Thousands of Indians from dozens of tribes protested across Brazil last week – blockading highways, marching in city centers, and occupying offices – as part of a National Indigenous Mobilization organized to draw attention to legislation that threatens Native control over ancestral lands, and to demand that the government legalize and demarcate all indigenous territories.
Indigenous protesters in ceremonial paint and feathers, some carrying spears or bows and arrows, marched down major streets in Sao Paulo, Rio de Janeiro, Brasilia and other cities. The mobilization’s principal focus was Brasilia, the country’s capital, where approximately 1,500 Natives set up camp on the Esplanada dos Ministerios, a long park surrounded by ministries and other government buildings, from where they staged protests and sent delegations to the different branches of government.
The four-day mobilization was coordinated by a national network of Native organizations called the Articulacao dos Povos Indigenas do Brasil (APIB). It preceded the 25th anniversary of the country’s constitution, which was ratified on October 5, 1988. The organizers chose that date to draw attention to a proposed constitutional amendment that threatens the land rights of Brazil’s approximately 900,000 indigenous citizens.
“All of the constitutional rights of indigenous people are threatened, our collective rights to sacred lands and the policies governing natural resources. Today, in the Brazilian government, there are many proposals for bills and constitutional amendments that threaten our rights,” said Francinara Bare, from the Coordinator of Indigenous Organizations of the Brazilian Amazon (COIAB), which helped organize the mobilization. She added that the administration of President Dilma Rousseff has been extremely slow in responding to indigenous petitions for title to their ancestral lands.
Saulo Feitosa, a spokesman for the Indigenous Missionary Council (CIMI), observed that the mobilization served to alert all Brazilians to legislative threats to their constitution. “The constitution protects the rights of all Brazilians, not just indigenous, and it is under attack, principally from economically powerful groups who are interested in indigenous lands, which include agribusiness, mining and oil companies, and also projects by the federal government, such as hydroelectric dams and highways,” he said.
Feitoso explained that Brazil’s Native peoples are struggling to defend their territories against various laws proposed by the ruralista block: members of congress who represent the country’s main agricultural regions, where farmers, ranchers, loggers to landless peasants are encroaching on indigenous lands.
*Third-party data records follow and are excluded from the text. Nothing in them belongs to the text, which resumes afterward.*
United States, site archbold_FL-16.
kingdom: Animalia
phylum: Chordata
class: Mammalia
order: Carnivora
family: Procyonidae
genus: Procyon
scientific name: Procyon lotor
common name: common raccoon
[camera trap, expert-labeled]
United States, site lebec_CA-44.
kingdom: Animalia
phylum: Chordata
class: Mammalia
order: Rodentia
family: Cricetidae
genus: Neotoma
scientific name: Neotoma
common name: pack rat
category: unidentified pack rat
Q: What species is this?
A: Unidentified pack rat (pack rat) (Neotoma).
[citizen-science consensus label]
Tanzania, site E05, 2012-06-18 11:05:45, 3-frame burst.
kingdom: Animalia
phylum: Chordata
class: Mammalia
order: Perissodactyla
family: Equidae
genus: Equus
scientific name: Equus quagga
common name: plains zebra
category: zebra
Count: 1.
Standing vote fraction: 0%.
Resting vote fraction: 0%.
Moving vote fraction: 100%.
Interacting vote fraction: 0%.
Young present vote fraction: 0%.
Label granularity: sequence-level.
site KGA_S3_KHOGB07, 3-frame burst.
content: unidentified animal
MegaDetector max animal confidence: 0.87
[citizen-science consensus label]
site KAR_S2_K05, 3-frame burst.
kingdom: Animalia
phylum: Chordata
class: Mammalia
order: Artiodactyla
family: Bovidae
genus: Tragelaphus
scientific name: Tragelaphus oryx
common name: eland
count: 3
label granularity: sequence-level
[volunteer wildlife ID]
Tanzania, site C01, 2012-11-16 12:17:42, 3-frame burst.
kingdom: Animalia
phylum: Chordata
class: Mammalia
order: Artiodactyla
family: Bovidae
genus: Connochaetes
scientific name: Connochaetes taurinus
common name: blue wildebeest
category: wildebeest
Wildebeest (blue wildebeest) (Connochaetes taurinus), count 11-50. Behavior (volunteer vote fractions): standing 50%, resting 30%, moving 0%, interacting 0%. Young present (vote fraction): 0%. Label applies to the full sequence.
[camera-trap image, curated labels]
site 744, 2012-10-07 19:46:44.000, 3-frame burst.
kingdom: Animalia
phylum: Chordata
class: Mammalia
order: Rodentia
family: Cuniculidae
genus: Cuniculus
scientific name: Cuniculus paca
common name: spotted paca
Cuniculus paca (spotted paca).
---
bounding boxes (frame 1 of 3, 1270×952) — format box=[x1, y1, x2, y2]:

The “ruralistas” were responsible for a new forestry code that the congress passed last year, and which many environmentalists blame for the dramatic increase in deforestation in the Brazilian Amazon over the past year.
Last week’s protests focused on a proposed constitutional amendment known as PEC 215, which would transfer responsibility for the demarcation of indigenous lands from the executive branch to the congress, which Native leaders fear would end the creation of indigenous lands. When members of congress tried to move toward a vote on that amendment last April, hundreds of Indians stormed the congress.
That protest resulted in the creation of a committee with Native participation, but the ruralistas, who control about 40 percent of the congress, continued to push for a vote on PEC 215. When hundreds of indigenous protesters tried to storm the congress again October 2, police used pepper spray to push them back, but congressional leader Andre Vargas later met with a delegation of Native leaders and agreed to archive PEC 215. President Rousseff later announced via Twitter that she also opposes the amendment.
Feitoso explained that while this is a victory, there are various other bills in congress that pose comparable threats to indigenous rights and lands. He mentioned one bill called PLP 227 that would significantly weaken the ability of Indians to oppose projects such as mining, oil drilling or hydroelectric dams in their territories.
Feitoso added that the government’s reluctance to respond to Native requests for the demarcation of ancestral lands has forced Indians to occupy those lands, which has often led to violence. According to a CIMI report, 54 Indians were murdered in 2012, most of them as a result of land conflicts, and more than half of them in the states of Rio Grande do Sul and Mata Grosso do Sul. Things have hardly improved in 2013. According to the daily Estado de Sao Paulo, 35-year-old Oziel Gabriel, a Terena Indian, was murdered in May in Mata Grosso do Sul. In June, two Guarani-Kaiowa men, 42-year-old Celso Rodrigues and 34-year-old Celso Figueredo, were also murdered in Mata Grosso do Sul.
Feitoso lamented that unless the government resolves the hundreds of requests from indigenous groups for title to ancestral lands, more such violence seems inevitable.